| Exercise instructions |
1 > Using the forum thread, decide whether each statement agrees with it: (a) tripad reports that the divorce was finalized in December; (b) Fozzy's post is dated Mar 27, 2014; (c) tripad says the ex plays ball with the children. Give yes or no for each, with the deciding words quoted from the thread.
2 > Retype the forum thread from "If you are NOT" to "a smart woman!", keeping every word and mark as it appears.

He asked you out previously and you told him you weren't ready. He has been considerate and polite. 

You have to tell him you're ready.


----------



## Fozzy (Jul 20, 2013)

DoF nailed it. You want to know what's going on in a man's mind? We like words, not hints.


----------



## DoF (Mar 27, 2014)

tripad said:


> i feel like i m approaching 'ready' soon


You seem to refuse to answer my question....yet tell me how straight forward you are.

How long since your divorce?

If you are NOT READY or 6 months or less, I suggest you tell him what I said in a previous post ASAP.

"<insert name>, I know I'm freshly divorced and I am taking time to heal etc......but when that time comes, I would love to go out on a date with you" 

This will go a long way.

The reason why he hasn't asked you out is because he knows you are not ready.......and is reserved about asking you out.

If you tell him above, he will not only like you more, he will have a WHOLE new respect for you and think of you as a smart woman!

Good luck



JustAnotherMan said:


> He asked you out previously and you told him you weren't ready. He has been considerate and polite.
> 
> You have to tell him you're ready.


She might think she is ready.....but might not really know.

We need to know how long has it been since the divorce.


----------



## tripad (Apr 18, 2014)

DoF said:


> You seem to refuse to answer my question....yet tell me how straight forward you are.
> 
> How long since your divorce?
> 
> ...




thot i answered 

divorce just finalized 

exactly - December 

separated since mid 2013

how to tell him that "i would love to go on a date with you" when he ask me n children out for a game outing with him n his kids . 

not exactly a date kind of date 

but it brought tears to my eyes when he asked . my ex doesn't play ball with my children


----------



## tripad (Apr 18, 2014)

i repeat

i said i am here talking n planning one step ahead 

i m about to be ready so call ready soon emotionally 

exact date of readiness unknown

coming soon 

know when i am there


----------



## DoF (Mar 27, 2014)

tripad said:


> thot i answered
> 
> divorce just finalized
> 
> ...

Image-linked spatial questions
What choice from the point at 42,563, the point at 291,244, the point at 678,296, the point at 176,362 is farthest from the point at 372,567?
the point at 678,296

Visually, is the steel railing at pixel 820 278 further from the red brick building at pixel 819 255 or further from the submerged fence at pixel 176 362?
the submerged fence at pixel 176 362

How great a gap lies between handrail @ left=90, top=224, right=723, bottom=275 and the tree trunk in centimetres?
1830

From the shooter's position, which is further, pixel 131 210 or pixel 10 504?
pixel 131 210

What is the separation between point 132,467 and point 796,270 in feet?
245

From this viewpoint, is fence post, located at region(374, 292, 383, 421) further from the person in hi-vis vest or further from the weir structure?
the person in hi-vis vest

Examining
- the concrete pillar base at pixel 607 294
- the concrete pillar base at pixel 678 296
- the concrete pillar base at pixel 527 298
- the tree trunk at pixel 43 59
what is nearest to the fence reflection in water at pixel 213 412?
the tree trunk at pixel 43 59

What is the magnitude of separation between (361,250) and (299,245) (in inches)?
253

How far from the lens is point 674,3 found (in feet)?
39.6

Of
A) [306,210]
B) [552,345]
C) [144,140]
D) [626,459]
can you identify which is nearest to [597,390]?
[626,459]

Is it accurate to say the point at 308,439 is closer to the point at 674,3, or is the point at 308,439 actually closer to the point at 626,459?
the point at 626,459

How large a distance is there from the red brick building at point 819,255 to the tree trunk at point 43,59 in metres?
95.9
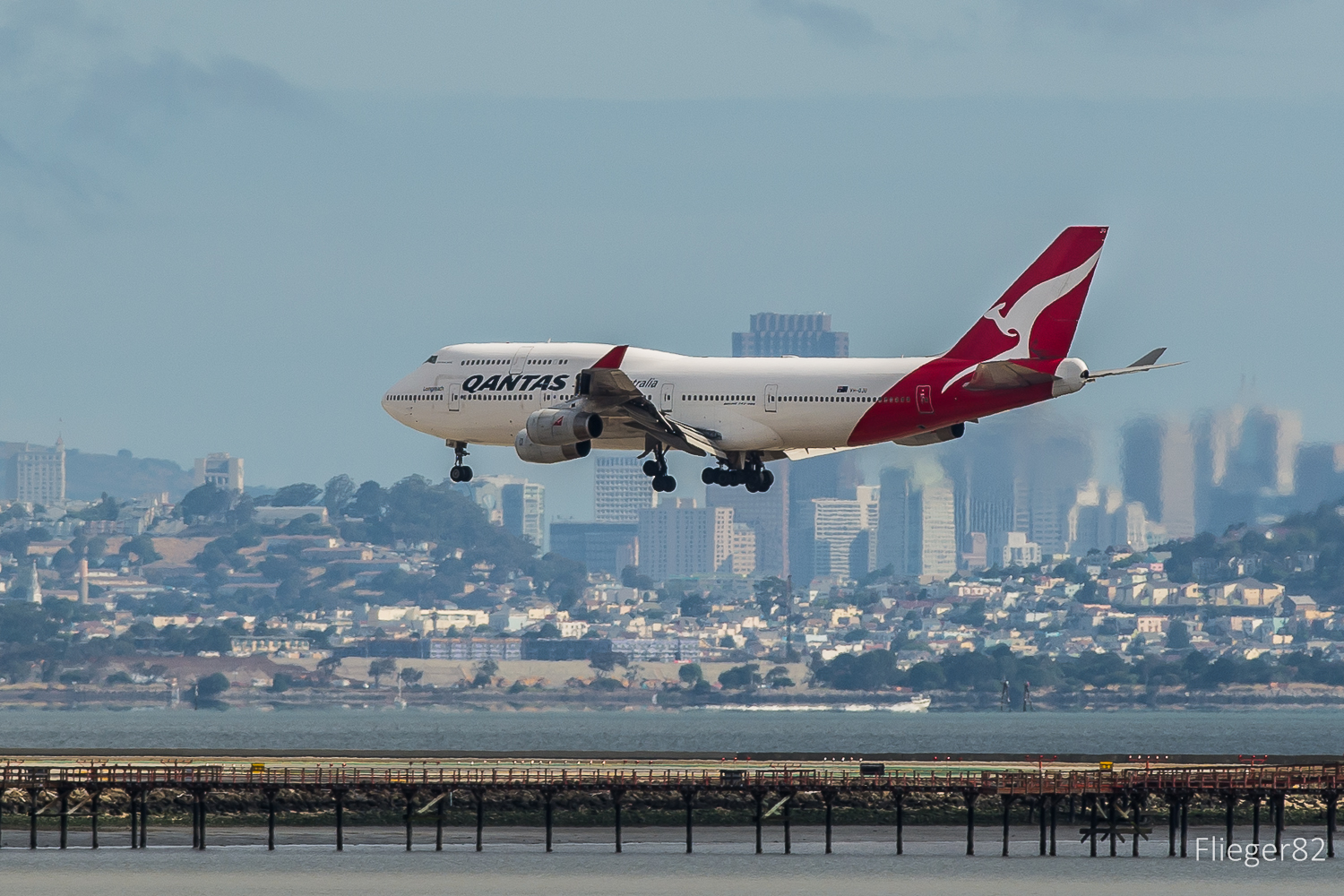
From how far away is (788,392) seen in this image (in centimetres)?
7994

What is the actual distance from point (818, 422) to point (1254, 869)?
3179cm

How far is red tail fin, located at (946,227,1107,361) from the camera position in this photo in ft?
265

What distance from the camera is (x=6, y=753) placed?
125 meters

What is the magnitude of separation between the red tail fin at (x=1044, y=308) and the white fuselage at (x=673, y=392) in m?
3.17

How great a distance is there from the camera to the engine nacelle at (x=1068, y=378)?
76.7 metres

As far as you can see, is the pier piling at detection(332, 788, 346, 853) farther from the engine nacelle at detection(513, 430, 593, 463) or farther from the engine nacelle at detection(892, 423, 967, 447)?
the engine nacelle at detection(892, 423, 967, 447)

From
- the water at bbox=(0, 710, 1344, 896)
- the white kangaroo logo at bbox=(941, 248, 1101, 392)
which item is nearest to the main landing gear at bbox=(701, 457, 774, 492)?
the white kangaroo logo at bbox=(941, 248, 1101, 392)

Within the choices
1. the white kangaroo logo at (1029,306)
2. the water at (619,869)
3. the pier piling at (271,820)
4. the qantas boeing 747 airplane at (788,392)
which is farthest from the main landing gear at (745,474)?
the pier piling at (271,820)

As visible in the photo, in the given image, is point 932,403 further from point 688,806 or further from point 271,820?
point 271,820

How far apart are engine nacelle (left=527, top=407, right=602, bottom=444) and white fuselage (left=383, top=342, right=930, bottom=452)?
1.06 metres

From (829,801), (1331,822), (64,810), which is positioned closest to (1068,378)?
(829,801)

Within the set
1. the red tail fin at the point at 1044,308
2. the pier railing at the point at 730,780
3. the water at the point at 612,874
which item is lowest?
the water at the point at 612,874

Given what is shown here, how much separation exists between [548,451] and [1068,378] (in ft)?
55.1

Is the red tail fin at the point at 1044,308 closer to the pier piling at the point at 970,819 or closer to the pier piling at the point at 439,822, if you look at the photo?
the pier piling at the point at 970,819
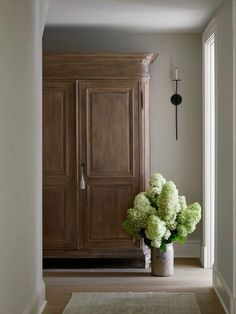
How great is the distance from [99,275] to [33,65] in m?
2.27

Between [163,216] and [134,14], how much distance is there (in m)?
1.84

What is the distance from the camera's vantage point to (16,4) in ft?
11.9

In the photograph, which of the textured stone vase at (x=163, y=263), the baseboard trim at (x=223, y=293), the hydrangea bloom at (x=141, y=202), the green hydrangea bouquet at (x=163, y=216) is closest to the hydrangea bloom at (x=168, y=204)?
the green hydrangea bouquet at (x=163, y=216)

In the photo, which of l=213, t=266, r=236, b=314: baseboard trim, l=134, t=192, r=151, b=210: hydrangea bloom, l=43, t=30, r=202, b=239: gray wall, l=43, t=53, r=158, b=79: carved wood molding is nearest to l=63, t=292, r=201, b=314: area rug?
l=213, t=266, r=236, b=314: baseboard trim

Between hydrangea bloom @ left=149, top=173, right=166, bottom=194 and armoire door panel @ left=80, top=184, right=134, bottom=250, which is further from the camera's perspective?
armoire door panel @ left=80, top=184, right=134, bottom=250

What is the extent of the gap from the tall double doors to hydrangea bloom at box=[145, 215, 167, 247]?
0.53 m

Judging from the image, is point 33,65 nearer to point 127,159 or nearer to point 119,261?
point 127,159

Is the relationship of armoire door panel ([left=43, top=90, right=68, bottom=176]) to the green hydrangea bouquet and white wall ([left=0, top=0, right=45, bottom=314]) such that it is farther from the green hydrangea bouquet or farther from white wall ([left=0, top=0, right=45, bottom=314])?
white wall ([left=0, top=0, right=45, bottom=314])

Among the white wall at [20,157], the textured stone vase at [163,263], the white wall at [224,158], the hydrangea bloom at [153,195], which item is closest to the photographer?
the white wall at [20,157]

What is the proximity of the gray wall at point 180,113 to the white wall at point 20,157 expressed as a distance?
2.13m

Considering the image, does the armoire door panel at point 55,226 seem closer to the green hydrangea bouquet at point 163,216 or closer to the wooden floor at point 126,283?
the wooden floor at point 126,283

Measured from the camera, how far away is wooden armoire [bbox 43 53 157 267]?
19.5 ft

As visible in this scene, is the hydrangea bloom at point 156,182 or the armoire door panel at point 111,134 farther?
the armoire door panel at point 111,134

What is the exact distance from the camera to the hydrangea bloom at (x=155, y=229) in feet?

| Outputs by task |
1 >
(a) Yes: "exactly - December"
(b) No: "## Fozzy (Jul 20, 2013)"
(c) No: "my ex doesn't play ball with my children"

2 >
If you are NOT READY or 6 months or less, I suggest you tell him what I said in a previous post ASAP.

"<insert name>, I know I'm freshly divorced and I am taking time to heal etc......but when that time comes, I would love to go out on a date with you" 

This will go a long way.

The reason why he hasn't asked you out is because he knows you are not ready.......and is reserved about asking you out.

If you tell him above, he will not only like you more, he will have a WHOLE new respect for you and think of you as a smart woman!